Elle rit, et Adam s’en voulut d’avoir utilisé, sans réfléchir, un terme si ambigu. Il se dépêcha d’expliciter :
“Avec la mort de Mourad, j’ai eu envie de raconter l’histoire de mes amis, de ma jeunesse, de ce que les temps présents ont fait de nous.”
“Je comprends, il est normal que les nostalgies remontent à la surface à un moment pareil. Mais il me semble que tu t’égares… Je te connais, Adam. Tu vas noircir des centaines de pages sur tes amis, mais tout ça restera indéfiniment dans les tiroirs… Comprends-moi bien, je ne te dis pas de ne pas le faire. C’est une catharsis, utile pour ta santé mentale. Parce que la mort de ton ‘ancien ami’ t’affecte plus que tu ne voudrais l’admettre. Mais ne te leurre pas, jamais tu ne publieras ça. Ne serait-ce qu’à cause de tes collègues…”
“Mes collègues ?”
L’étonnement d’Adam n’était pas sincère. Ce que lui disait Dolorès était l’exacte vérité. Il possédait, dans la communauté des historiens, une réputation à préserver, construite sur plusieurs décennies. On appréciait sa rigueur dans l’argumentation, sa minutieuse critique des sources, son objectivité de ton, son souci permanent d’être inattaquable, même par les plus teigneux de ses pairs… Comment pourrait-il concilier ces qualités, qui faisaient de lui un historien respecté, avec son désir de raconter les tribulations existentielles d’une bande d’étudiants ? Comment réagiraient ses vénérables collègues ? Il les entendait déjà se gausser…
“Tu me conseilles d’arrêter net, et de revenir plancher sur mon bon vieil Attila ?”
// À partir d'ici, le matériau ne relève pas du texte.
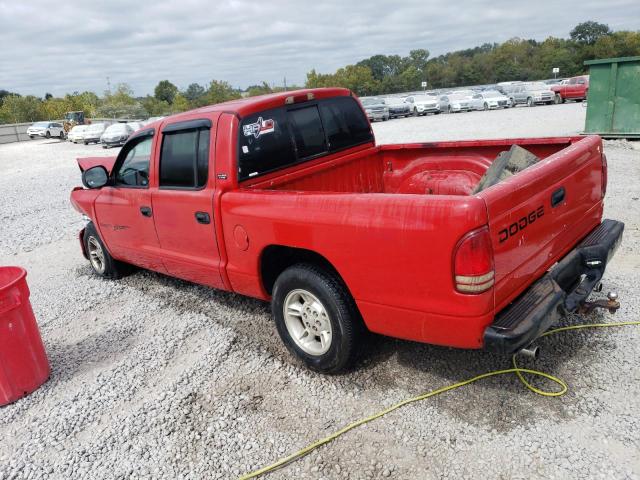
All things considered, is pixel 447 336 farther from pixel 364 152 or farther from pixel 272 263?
pixel 364 152

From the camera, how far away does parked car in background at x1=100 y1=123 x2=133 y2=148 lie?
28.3 metres

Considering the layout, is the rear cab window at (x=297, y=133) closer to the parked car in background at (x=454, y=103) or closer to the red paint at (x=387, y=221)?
the red paint at (x=387, y=221)

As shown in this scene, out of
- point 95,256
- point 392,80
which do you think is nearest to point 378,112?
point 95,256

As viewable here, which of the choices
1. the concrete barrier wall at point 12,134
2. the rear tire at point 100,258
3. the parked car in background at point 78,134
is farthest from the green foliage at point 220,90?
the rear tire at point 100,258

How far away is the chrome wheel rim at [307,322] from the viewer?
3545 millimetres

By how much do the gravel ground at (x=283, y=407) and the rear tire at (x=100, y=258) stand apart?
1.01m

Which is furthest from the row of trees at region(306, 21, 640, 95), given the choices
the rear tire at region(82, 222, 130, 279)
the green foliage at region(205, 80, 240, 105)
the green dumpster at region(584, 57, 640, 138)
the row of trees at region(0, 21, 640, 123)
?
the rear tire at region(82, 222, 130, 279)

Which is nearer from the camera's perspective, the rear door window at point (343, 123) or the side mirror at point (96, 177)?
the rear door window at point (343, 123)

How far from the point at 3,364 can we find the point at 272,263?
80.4 inches

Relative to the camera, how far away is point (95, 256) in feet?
21.0

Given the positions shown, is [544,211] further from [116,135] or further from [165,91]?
[165,91]

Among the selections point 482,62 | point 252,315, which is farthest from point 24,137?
point 482,62

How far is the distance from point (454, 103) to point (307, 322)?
33484mm

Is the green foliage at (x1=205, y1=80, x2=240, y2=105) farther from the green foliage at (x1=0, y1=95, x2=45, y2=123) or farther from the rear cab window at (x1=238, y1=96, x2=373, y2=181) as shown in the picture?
the rear cab window at (x1=238, y1=96, x2=373, y2=181)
“Non, honnêtement, je ne te le conseille pas. Là où tu es, dans les circonstances où tu te trouves, tu ne pourrais pas continuer à travailler sur la biographie d’un conquérant du cinquième siècle comme si de rien n’était. Ecris ce que tu sens que tu dois écrire, avec sincérité, comme si c’était un aide-mémoire intime. Mais dis-toi bien que c’est une parenthèse, et dès ton retour à Paris replonge-toi dans ton ‘Attila’, termine-le, et publie-le, pour pouvoir passer à autre chose. En d’autres termes, égare-toi un peu, mais pas trop, et ne perds pas de vue l’essentiel…”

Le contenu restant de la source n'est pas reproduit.